(Document segment)
====
Eyewitness to rhythm & blues history

July 07, 1993|By Michael Anft | Michael Anft,Contributing Writer

Oh, for Jerry Wexler's resume.

It includes: long-time partner during the glory years of Atlantic Records. Angel to Aretha Franklin. Producer for Ray Charles, Bob Dylan, Wilson Pickett, the Drifters and Willie Nelson. Author of the term "rhythm and blues" as a reporter for Billboard (thus replacing the loaded chart label for black music in the '40s, "race records").

At the same time, Mr. Wexler, like so many careerists, allowed his family life to deteriorate into catastrophe. He lost an adult daughter to AIDS, having long denied the extent of her drug problem. Two marriages split up because of his workaholism. Eventually his career sank, a victim of Mr. Wexler's unwavering loyalty to "music of the soul," his neurotic need for a quick financial payoff and his inability to fit into mega-rock corporatism.

Does all this make "Rhythm and the Blues," Mr. Wexler's life story, just another crash-and-burn confessional, yet another mewling piece of if-I-had-to-do-it-again revisionism?

Fortunately, no. Mr. Wexler and co-author David Ritz (biographer of Marvin Gaye, Brother Ray and Smokey Robinson) have a gift for storytelling and clear, uncluttered narrative, sparing readers stacks of tedium and voyeuristic cringing.
====
(Information given)
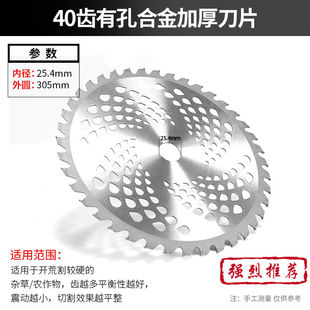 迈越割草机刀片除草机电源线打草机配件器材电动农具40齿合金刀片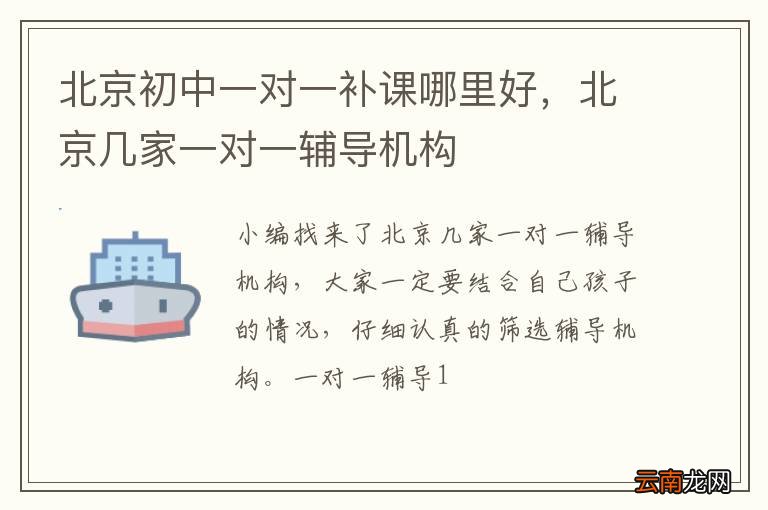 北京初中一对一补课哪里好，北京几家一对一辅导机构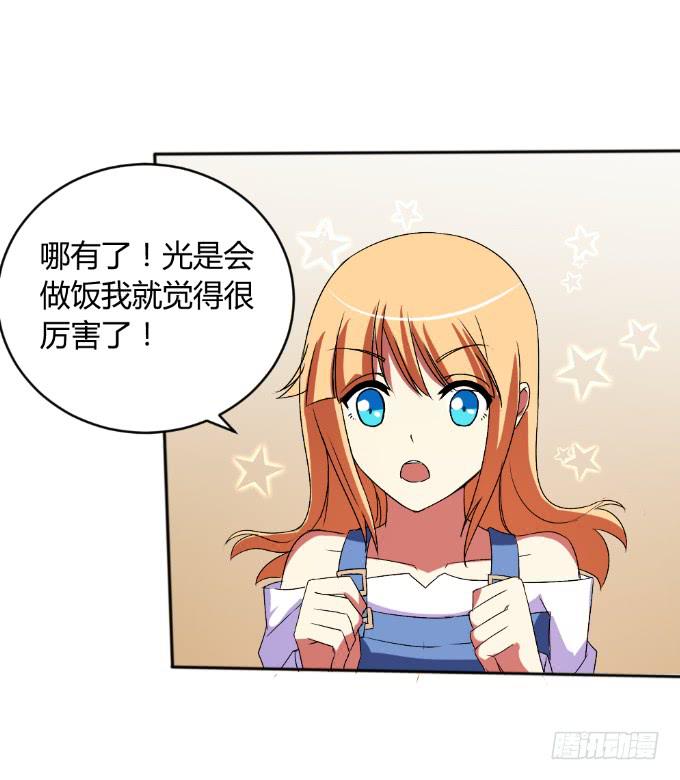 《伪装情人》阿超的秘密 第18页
====
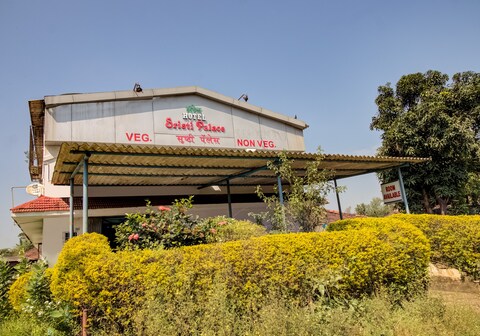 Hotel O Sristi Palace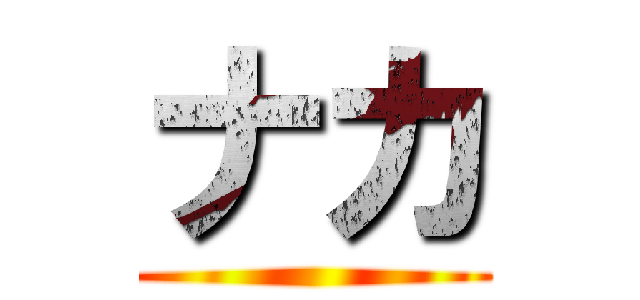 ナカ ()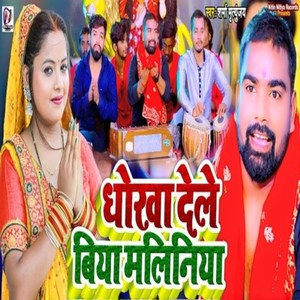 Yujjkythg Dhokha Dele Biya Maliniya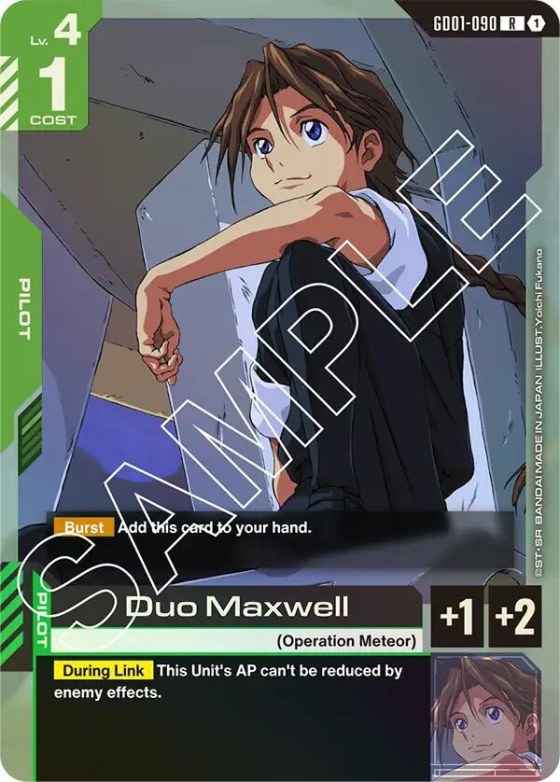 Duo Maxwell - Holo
====
(Instruction) Can you carry on the review of Jerry Wexler's memoir from its last sentence? The rows come from a different source than the review.

(Response to the task)
Mr. Wexler and Mr. Ritz steer clear of the pop self-psychoanalysis so readily found in the genre, opting instead for telling details and ribald anecdotes. Despite some omissions and utterances of false naivete, "Rhythm and the Blues" is a near-seamless romp through Mr. Wexler's history of R&B, soul and pop.

From the outset, Mr. Wexler was a hipster, a cross between the characters of Damon Runyon and Horatio Alger. The son of a Talmudic scholar turned window cleaner and an overbearing, uppity mother, Mr. Wexler turned to pool hustling at age 13.

By his late teens, he and his Upper West Manhattan buddies were entranced by the rhythms of jazz and the free life the music promised. Despite Mr. Wexler's dalliances with college and his mother's insistence on a career in literature, he spent much of his youth as a no-goodnik-- hunting down records, hanging out in Harlem, smoking "reefers," occasionally helping Dad wash windows.

A stint in the Army introduced Mr. Wexler to discipline and focus (for which he is surprisingly grateful). A friend of a friend got him his first industry job at the then-fledgling Broadcast Music Inc.

Mr. Wexler's first 35 years were personally and musically rich, but so professionally unremarkable that one wonders if he could have entered the music business during any other era (especially now, given the industry's fetish for planning and marketing). But in the '50s, small specialized labels such as Atlantic ran on little money and plenty of energy and ideas, both of which Mr. Wexler had in abundance.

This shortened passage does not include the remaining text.